“Sir,” said she in a whisper, “I have something to give your father. He will ken best what to do with it. I had something to say to him, but maybe it is as well to say nothing. And what could I say? Tell him not to think ill of me for what I must do.”

“Allison,” said Mr Hadden gravely, “my father loves you dearly. It would break his heart to think of harm coming to you. I am afraid for you, Allison.”

“Can anything worse come to me than has come already? Tell him I will ay try to be good. And he will tell my mother, if he goes first where she has gone—” Her voice failed her.

“Have you friends anywhere to whom you can go?”

“I’ll go to Willie some time, if you take him home with you. Only it must be a long, long time first, for he will keep his eye on Willie, and he would find me. And Willie himself mustna ken where I am, for if he came to me he might be followed. I must just lose myself for a while, for if hethat man—were to find me—”

Her colour had come back, and her eyes shone with feverish brightness. What could he say to her? He tore a leaf from his note-book, and wrote his name and his American address upon it.

“Come to me and you shall have a safe home with my wife and children. Come now, or when you feel that you can come safely, though it be ten years hence. You shall have a welcome and a home.”

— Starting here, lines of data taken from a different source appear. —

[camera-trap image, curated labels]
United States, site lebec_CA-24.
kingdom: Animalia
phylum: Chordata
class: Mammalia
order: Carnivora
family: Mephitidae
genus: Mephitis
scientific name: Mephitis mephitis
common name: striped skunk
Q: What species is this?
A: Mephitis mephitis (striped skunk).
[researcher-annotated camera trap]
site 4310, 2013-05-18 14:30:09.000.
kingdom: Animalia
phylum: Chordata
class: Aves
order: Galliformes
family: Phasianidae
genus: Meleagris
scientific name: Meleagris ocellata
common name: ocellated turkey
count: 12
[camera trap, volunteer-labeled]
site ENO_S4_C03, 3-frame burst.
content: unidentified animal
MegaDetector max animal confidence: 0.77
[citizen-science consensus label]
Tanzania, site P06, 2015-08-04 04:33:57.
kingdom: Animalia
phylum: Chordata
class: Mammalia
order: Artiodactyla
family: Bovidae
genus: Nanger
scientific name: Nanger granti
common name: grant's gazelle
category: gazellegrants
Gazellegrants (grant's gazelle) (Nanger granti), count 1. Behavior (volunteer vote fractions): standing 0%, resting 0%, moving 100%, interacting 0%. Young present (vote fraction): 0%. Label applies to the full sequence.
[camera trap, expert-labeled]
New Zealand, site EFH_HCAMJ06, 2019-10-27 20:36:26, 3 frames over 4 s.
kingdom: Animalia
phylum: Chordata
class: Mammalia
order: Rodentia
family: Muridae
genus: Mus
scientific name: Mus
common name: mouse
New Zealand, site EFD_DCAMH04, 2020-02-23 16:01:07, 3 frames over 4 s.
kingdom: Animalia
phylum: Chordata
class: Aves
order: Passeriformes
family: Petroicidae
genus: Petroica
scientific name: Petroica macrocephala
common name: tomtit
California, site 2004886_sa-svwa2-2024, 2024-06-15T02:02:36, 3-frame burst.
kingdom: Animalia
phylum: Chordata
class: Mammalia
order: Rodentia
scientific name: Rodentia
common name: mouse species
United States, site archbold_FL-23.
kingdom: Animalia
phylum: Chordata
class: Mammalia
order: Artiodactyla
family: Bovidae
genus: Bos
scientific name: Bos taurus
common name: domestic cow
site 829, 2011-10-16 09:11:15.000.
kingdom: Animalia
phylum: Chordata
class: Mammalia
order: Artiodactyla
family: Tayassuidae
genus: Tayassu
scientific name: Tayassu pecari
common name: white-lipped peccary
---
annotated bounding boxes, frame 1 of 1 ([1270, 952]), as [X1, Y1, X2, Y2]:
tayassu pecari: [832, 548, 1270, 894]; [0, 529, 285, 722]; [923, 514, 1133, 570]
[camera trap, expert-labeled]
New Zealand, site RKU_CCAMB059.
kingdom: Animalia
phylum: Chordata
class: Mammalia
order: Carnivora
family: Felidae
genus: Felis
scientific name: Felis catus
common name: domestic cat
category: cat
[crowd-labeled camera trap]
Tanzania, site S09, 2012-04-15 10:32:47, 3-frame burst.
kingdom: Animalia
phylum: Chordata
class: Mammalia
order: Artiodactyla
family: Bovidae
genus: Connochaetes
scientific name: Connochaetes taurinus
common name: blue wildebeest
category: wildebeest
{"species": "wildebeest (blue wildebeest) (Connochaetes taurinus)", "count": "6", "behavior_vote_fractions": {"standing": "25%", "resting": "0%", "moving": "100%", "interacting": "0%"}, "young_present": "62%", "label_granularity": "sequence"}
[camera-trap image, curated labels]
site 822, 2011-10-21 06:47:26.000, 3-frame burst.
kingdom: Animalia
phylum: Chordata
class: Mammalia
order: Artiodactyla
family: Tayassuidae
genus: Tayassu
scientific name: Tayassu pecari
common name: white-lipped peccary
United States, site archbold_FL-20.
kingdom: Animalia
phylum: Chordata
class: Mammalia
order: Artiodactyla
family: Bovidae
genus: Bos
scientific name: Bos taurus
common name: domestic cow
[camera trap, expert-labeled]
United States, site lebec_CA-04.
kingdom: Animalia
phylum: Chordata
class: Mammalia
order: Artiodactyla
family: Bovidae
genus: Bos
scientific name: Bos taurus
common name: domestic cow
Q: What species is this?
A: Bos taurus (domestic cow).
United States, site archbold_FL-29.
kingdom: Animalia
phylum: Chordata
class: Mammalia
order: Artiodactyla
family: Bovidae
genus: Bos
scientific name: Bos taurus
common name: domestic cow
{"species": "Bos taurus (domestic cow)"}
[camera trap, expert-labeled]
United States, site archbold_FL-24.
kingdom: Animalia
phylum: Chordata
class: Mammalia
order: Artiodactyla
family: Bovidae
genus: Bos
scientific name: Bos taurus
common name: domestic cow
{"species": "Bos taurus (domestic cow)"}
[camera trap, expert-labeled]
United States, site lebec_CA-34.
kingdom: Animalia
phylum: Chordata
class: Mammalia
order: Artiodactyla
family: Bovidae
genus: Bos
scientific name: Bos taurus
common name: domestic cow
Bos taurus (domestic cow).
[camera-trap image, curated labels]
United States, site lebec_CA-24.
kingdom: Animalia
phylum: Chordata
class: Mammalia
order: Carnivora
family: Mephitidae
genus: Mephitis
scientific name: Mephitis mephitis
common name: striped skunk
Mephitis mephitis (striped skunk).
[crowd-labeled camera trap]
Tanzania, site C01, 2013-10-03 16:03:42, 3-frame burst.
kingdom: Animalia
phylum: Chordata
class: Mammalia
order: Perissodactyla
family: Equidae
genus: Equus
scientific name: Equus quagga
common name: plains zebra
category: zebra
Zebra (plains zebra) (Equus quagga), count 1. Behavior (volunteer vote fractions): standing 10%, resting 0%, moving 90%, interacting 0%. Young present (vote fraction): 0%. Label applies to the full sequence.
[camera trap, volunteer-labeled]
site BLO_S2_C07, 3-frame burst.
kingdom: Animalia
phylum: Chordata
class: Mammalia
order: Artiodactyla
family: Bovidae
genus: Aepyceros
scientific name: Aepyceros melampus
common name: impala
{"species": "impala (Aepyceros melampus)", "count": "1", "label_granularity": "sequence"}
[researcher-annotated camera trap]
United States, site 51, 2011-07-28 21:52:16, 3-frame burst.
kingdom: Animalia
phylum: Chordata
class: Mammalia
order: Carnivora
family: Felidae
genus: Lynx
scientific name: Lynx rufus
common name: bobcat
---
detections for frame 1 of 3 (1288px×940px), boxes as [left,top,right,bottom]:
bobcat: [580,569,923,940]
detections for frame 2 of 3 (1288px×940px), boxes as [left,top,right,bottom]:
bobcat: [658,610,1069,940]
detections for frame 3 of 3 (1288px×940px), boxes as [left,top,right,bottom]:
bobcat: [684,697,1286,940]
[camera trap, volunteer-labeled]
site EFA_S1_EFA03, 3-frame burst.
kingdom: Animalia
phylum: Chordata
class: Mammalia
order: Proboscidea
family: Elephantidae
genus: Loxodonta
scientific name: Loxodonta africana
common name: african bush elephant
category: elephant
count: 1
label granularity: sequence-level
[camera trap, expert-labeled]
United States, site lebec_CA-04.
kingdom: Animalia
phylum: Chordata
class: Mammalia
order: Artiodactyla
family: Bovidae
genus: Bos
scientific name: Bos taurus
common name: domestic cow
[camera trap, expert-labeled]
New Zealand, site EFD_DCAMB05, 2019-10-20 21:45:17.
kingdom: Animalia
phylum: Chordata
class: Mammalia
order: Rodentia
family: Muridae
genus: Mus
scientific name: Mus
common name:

She gave him her hand, and thanked him, and prayed God to bless him, and then she turned to do as Janet Mair had bidden her. But first she knelt down beside the new-made grave, and, at the sight, Alexander Hadden bared and bowed his head. When he raised it again she was gone.

When the minister opened the parcel which Allison Bain had sent him, he found folded within it her marriage lines and a plain gold ring.